By Mary Thurwachter
Commander Sean Scheller was officially sworn in as Lantana’s police chief on April 23, two weeks after former Chief Jeff Tyson was fired after DUI charges in Boca Raton.
Scheller, who has been with the Lantana Police Department for 18 years, told the Town Council and residents he would “have an open door policy” and “get this ship going in the right direction.”
He will receive an annual salary of $88,500, the same amount Tyson had received.
Scheller, 42, grew up in Clearwater and has a bachelor’s degree in criminal justice from Florida State University. He is a graduate of the Hillsboro County Police Academy.
He worked his way through the ranks of the 29-officer Lantana Police Department, starting as a road patrol officer in 1995, becoming a detective in 1997, and sergeant of support services in 2007.
Last year, Scheller became division commander of uniform and support services.
Since Tyson’s departure April 5, Scheller was acting chief until then-Town Manager Mike Bornstein named him chief on April 11.
Council members encouraged Bornstein to hire Scheller before Bornstein left to take the city manager’s job in Lake Worth. Toward the end of a lengthy meeting on April 9, a council member tried to make a motion directing Bornstein to hire Scheller, but Mayor Dave Stewart wouldn’t allow it, saying such a move would be violate the town’s charter.
Admittedly angry about the push to get Bornstein to hire a chief before he left, Stewart said his annoyance had nothing to do with Scheller.
“We do not tell him (Bornstein) who to hire,” Stewart said.
“I thought he was the right appointee, but it was the town manager’s decision and I thought the decision should wait for the new town manager (Deborah Manzo, who will begin May 7).
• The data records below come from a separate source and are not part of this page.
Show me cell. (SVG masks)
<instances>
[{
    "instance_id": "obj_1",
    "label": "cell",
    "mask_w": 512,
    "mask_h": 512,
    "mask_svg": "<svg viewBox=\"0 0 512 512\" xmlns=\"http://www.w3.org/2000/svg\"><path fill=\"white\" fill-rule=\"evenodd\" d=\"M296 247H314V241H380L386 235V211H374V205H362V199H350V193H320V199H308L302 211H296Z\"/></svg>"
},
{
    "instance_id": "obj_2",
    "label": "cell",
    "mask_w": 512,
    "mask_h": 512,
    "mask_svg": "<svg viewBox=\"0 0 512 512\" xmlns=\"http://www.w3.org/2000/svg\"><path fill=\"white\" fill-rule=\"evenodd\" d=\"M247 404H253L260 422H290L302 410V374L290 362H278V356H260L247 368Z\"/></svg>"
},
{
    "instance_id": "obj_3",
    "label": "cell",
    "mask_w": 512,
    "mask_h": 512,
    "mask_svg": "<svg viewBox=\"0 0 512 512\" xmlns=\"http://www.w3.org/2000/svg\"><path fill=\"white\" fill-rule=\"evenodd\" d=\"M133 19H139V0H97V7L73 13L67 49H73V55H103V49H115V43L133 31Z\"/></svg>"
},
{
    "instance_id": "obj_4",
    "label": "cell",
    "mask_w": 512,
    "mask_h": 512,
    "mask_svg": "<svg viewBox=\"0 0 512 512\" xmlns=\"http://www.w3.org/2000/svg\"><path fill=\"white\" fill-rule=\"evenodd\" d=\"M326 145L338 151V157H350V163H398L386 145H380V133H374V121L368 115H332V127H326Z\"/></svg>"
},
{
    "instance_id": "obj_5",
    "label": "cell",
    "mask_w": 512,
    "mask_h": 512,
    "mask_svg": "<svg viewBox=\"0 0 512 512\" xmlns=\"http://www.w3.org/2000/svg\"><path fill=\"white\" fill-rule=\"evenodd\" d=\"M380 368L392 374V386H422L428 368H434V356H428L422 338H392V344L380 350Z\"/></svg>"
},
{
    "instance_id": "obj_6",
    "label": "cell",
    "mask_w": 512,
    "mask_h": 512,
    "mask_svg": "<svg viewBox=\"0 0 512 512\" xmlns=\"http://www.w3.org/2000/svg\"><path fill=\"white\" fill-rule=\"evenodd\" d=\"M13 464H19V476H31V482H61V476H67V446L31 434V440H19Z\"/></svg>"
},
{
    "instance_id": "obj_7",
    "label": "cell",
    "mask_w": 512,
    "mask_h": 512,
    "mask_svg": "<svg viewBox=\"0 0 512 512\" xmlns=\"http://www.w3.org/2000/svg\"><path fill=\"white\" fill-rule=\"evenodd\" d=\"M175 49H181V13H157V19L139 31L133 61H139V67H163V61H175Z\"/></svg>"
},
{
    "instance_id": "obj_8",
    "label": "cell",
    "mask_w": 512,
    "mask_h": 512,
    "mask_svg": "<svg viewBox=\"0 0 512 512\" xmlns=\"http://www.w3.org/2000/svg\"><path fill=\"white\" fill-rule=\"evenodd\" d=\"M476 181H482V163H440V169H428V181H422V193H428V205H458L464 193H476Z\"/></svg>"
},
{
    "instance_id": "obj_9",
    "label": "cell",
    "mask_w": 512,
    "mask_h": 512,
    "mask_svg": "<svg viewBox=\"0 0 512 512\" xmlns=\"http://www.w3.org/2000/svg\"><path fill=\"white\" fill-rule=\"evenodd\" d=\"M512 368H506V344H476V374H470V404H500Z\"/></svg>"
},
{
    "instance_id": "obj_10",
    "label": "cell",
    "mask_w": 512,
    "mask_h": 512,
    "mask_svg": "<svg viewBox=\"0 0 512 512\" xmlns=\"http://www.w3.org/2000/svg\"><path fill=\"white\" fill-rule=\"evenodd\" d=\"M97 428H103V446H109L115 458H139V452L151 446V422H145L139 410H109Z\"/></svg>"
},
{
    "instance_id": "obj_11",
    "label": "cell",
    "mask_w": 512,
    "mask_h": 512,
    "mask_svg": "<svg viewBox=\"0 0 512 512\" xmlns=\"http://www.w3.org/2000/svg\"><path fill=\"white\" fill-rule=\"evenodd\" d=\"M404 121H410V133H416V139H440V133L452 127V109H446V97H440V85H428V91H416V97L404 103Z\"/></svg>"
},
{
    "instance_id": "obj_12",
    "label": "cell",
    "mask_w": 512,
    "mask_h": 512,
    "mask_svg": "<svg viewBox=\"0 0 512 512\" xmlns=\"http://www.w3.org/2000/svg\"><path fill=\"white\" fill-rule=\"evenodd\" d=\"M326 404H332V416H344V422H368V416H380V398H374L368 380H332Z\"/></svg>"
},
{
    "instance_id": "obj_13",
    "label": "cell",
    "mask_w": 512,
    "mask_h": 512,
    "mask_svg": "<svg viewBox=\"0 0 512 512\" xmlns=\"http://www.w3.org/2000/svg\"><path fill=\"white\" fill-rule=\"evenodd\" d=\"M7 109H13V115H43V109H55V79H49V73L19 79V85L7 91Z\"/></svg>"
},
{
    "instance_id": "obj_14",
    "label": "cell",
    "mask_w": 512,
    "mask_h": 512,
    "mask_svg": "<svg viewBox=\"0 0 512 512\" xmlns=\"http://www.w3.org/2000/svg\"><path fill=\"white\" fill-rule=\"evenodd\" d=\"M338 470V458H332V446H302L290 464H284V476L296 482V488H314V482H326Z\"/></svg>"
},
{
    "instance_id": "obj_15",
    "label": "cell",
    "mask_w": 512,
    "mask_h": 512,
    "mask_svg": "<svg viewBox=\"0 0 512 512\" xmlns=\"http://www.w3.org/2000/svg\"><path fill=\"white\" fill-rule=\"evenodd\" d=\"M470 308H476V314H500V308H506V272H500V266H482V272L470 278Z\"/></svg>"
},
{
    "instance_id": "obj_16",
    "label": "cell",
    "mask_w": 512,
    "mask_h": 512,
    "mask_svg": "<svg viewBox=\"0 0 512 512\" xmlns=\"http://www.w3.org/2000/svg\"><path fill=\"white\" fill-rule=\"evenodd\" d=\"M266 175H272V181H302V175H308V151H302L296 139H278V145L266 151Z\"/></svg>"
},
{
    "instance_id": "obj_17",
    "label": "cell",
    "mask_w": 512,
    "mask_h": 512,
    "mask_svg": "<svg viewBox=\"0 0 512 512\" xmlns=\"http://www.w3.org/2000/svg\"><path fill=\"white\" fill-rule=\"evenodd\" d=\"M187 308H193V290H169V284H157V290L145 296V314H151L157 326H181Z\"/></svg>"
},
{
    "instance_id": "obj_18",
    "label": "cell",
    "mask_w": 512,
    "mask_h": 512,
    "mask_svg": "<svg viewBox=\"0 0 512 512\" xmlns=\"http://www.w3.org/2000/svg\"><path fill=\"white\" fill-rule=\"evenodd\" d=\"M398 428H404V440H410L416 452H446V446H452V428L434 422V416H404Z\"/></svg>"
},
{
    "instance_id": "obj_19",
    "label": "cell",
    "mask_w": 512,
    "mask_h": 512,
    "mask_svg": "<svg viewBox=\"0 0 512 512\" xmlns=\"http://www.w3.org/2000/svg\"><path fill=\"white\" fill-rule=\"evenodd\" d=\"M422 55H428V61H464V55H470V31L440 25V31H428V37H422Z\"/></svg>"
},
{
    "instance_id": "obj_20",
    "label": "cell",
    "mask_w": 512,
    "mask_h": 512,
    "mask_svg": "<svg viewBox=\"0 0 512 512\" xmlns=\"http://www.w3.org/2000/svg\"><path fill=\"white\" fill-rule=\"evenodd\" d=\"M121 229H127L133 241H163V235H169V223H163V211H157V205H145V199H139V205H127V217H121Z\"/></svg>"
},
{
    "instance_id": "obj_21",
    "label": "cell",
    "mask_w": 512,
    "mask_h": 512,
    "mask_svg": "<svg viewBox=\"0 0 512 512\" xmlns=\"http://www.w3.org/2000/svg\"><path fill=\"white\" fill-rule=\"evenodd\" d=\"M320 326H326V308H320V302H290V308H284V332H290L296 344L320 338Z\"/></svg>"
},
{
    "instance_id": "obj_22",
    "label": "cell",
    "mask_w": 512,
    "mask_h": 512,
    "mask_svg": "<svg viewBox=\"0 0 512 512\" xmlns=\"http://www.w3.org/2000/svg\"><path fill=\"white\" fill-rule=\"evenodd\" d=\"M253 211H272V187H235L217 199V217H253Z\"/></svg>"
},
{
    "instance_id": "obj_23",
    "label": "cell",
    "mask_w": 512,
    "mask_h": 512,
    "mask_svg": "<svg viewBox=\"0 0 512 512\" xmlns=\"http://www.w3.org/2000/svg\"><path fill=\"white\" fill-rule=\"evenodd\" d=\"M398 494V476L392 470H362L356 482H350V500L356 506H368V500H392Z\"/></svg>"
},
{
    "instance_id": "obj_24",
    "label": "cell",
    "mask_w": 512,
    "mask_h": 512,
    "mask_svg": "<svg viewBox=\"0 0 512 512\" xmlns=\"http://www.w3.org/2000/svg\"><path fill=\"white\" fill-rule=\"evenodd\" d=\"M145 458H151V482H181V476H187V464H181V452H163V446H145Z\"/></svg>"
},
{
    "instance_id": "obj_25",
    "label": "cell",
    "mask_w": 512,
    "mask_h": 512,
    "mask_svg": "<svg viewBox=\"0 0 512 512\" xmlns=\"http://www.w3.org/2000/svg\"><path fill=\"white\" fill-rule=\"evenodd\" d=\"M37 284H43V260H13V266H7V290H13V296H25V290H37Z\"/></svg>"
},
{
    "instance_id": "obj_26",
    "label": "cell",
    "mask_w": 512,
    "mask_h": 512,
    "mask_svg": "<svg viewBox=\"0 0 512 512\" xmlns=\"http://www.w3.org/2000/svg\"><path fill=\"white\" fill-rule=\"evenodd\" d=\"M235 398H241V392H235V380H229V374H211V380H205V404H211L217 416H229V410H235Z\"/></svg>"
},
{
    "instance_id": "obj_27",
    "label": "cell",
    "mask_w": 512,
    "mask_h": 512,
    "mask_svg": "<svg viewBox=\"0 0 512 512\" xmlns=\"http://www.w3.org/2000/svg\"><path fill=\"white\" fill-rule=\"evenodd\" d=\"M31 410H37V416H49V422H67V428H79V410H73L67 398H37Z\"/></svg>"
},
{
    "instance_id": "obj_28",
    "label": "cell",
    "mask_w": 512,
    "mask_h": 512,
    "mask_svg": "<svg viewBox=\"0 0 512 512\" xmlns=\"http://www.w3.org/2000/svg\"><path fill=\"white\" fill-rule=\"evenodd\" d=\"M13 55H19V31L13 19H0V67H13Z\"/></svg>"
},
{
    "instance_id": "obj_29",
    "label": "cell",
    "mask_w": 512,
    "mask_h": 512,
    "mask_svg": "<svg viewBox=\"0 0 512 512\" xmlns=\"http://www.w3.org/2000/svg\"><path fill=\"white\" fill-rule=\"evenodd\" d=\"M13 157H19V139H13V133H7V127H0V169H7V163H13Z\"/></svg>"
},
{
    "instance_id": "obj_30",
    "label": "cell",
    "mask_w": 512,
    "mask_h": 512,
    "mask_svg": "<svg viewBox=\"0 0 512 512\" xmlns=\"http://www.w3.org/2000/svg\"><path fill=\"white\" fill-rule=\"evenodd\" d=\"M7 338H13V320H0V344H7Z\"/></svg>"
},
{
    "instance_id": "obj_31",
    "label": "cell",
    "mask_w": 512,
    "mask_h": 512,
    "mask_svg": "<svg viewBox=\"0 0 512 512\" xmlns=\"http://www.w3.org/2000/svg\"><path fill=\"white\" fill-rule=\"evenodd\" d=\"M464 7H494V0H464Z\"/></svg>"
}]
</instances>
Tyson, 51, had been police chief since September 2010. He was arrested around 1 p.m. on April 4 by Boca Raton police responding to an accident on Military Trail in which Tyson’s Ford Explorer (a town-owned vehicle) rear-ended an unmarked Palm Beach County Sheriff’s Office vehicle. Tyson’s blood alcohol tests (.229 and .234 percent) were almost three times the legal limit for intoxication.